Kapak genggam Sumatera atau pebble ditemukan tersebar di pantai timur Sumatera terutama di daerah Lhok Seumawe, Tamiang, Binjai, di bukit-bukit kerang di Aceh, dan di Sangiran Jawa Tengah. Bahan-bahan yang digunakan biasanya dari batu andesit yang dibuat melalui pemangkasan satu sisi atau dua sisi. Para ahli menganggap bahwa kapak genggam Sumatera ini mengikuti tradisi pembuatan kapak genggam di daratan Asia.

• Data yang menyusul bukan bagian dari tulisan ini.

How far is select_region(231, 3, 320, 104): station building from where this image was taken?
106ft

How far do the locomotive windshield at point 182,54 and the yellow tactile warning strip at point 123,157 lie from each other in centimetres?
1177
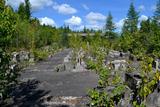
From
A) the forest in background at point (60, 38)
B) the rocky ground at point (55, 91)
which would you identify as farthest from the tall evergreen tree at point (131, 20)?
the rocky ground at point (55, 91)

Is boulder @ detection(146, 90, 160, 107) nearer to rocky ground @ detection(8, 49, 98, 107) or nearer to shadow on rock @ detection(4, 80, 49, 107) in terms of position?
rocky ground @ detection(8, 49, 98, 107)

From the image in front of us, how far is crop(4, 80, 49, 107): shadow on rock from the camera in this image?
14834mm

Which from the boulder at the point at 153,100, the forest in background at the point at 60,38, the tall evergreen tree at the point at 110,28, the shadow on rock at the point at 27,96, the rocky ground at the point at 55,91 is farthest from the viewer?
the tall evergreen tree at the point at 110,28

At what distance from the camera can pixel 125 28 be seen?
80375mm

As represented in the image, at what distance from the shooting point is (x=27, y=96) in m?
16.0

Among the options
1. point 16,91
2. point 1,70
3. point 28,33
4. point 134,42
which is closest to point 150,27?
point 134,42

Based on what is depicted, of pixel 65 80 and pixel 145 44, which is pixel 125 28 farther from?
pixel 65 80

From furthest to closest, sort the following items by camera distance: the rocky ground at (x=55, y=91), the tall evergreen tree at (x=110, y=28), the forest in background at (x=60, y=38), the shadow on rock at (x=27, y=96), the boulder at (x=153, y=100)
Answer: the tall evergreen tree at (x=110, y=28), the rocky ground at (x=55, y=91), the shadow on rock at (x=27, y=96), the forest in background at (x=60, y=38), the boulder at (x=153, y=100)

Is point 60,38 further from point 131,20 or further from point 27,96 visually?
point 27,96

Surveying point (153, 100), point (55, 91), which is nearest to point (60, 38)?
point (55, 91)

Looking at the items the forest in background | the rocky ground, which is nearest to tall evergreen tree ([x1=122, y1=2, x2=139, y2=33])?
the forest in background

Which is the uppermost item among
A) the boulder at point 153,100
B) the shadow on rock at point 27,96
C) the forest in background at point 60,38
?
the forest in background at point 60,38

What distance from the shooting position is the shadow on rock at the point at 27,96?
14834 millimetres

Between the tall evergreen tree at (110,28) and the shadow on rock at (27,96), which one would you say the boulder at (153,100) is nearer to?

Dilihat dari cara pembuatannya, alat-alat batu yang digunakan pada masa berburu dan meramu tingkat awal digolongkan menjadi dua. Pertama, disebut tradisi batu inti, pembuatan alat dilakukan dengan cara pemangkasan segumpal batu atau kerakal untuk memperoleh satu bentuk alat, misalnya kapak perimbas, kapak genggam, atau kapak penetak. Kedua, disebut tradisi serpih yaitu alatalat batu yang dibuat dari serpihan atau pecahan-pecahan batu. Alat-alat serpih ini ditemukan bersama-sama dengan kapak perimbas atau alat-alat batu lainnya dan ditemukan secara terpisah. Di beberapa tempat seperti Sangiran (Jawa Tengah) atau di Sagadat (Timor) alat-alat serpih menjadi unsure pokok perkembangan budaya masyarakat waktu itu.

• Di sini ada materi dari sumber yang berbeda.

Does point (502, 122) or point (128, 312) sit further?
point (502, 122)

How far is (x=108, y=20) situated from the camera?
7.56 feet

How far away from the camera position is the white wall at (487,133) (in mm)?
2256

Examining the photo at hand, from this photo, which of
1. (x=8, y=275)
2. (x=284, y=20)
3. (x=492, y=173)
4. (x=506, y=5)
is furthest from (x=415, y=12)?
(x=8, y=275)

Tradisi alat-alat serpih yang berkembang pada masa berburu dan meramu tingkat awal bentuk alat-alatnya masih sederhana. Pada masa berikutnya, terutama ketika manusia sudah menetap sementara di goa-goa, tradisi alat serpih menjadi penting dan menjadi perkakas utama dalam kehidupan seharihari. Bentuknya pun beraneka ragam dan teknik pembuatannya lebih maju dibanding masa sebelumnya. Ketika bahan dasar dari alat serpih yang berupa batuan obsidian mulai digunakan, alat-alat ini mempunyai peranan penting bagi kehidupan manusia.

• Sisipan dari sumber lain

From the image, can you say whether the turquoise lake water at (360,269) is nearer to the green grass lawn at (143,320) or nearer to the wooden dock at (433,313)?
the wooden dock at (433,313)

Tradisi alat serpih ini persebarannya juga luas. Di Jawa misalnya, alat serpih ditemukan di daerah Punung, Gombong, Jampangkulon, Parigi, Sangiran, dan Ngandong. Sedangkan di Sumatera, alat serpih hanya ditemukan di daerah Lahat. Di Sulawesi alat serpih tersebut ditemukan juga di satu daerah Cabbenge. Di Sumbawa alat serpih tersebut ditemukan di daerah Wangka, Soa, dan Mangeruda. Di Timor alat serpih tersebut ditemukan di daerah Atambua, Ngoelbaki, Gassi Liu, dan Sagadat.

Pembuatan alat dengan menggunakan bahan tulang dan tanduk agaknya pada masa berburu dan meramu tingkat awal ini masih sangat terbatas. Hal itu terlihat dari temuan alat-alat yang hanya ada di satu tempat, yakni di Ngandong. Alat-alat dari tulang ini biasanya digunakan untuk sudip atau mata tombak yang bergerigi di kedua sisinya. Sedangkan alat-alat dari tanduk menjangan kemungkinan digunakan untuk mengorek tanah karena di bagian ujung terdapat runcingan. Pembuatan alat dari tulang dan tanduk ini terus berlanjut ketika manusia sudah menetap di goa-goa. Bahkan dari beberapa temuan terdapat alat tanduk yang sudah dihaluskan.

Perkembangan Teknologi Manusia Purba – Perlu kita ketahui bersama, meskipun belum mengenal tulisan, manusia purba telah mengembangkan teknologi dan kebudayaan. Teknologi pada masa itu berupa teknologi bebatuan yang digunakan sebagai alat untuk memenuhi kebutuhan sehari-hari. Dalam praktiknya, teknologi bebatuan tersebut dapat berfungsi serba guna.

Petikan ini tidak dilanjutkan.